START SOURCE DATA

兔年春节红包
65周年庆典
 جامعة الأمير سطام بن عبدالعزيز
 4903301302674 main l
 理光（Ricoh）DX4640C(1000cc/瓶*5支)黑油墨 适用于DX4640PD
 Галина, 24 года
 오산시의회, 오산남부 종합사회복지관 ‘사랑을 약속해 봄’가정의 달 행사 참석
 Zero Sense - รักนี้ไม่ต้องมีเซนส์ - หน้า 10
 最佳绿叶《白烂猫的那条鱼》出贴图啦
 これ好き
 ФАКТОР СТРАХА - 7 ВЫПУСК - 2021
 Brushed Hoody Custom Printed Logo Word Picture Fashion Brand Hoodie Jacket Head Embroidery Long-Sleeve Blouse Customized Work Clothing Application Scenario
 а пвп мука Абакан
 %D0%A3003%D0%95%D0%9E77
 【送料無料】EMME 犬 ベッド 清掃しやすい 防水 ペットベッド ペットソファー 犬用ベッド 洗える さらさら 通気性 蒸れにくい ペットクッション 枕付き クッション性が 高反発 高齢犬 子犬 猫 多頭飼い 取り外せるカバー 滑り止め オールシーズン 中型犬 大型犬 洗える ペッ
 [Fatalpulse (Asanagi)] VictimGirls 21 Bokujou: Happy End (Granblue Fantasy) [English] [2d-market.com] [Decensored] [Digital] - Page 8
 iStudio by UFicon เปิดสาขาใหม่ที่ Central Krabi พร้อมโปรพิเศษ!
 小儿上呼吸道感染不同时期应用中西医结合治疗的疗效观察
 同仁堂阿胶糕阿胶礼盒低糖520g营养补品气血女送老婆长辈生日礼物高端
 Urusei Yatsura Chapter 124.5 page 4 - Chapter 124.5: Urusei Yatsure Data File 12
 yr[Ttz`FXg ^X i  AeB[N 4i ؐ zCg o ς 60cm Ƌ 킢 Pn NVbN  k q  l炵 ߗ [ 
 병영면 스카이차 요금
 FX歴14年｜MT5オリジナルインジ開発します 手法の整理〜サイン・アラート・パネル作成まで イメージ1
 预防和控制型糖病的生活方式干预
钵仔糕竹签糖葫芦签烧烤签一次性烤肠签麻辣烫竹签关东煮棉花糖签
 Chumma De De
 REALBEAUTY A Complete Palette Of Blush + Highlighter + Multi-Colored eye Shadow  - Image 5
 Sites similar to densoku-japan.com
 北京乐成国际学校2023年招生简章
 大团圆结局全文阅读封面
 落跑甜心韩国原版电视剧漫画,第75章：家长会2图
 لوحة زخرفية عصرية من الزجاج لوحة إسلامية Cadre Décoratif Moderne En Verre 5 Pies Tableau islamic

END SOURCE DATA

WHAT THE EXERCISE ASKS - Wherever the line holding "4903301302674 main l" falls in the entries above, copy exactly from it through the line holding "ФАКТОР СТРАХА - 7 ВЫПУСК - 2021", inclusive, and add nothing.

RESPONSE -
 4903301302674 main l
 理光（Ricoh）DX4640C(1000cc/瓶*5支)黑油墨 适用于DX4640PD
 Галина, 24 года
 오산시의회, 오산남부 종합사회복지관 ‘사랑을 약속해 봄’가정의 달 행사 참석
 Zero Sense - รักนี้ไม่ต้องมีเซนส์ - หน้า 10
 最佳绿叶《白烂猫的那条鱼》出贴图啦
 これ好き
 ФАКТОР СТРАХА - 7 ВЫПУСК - 2021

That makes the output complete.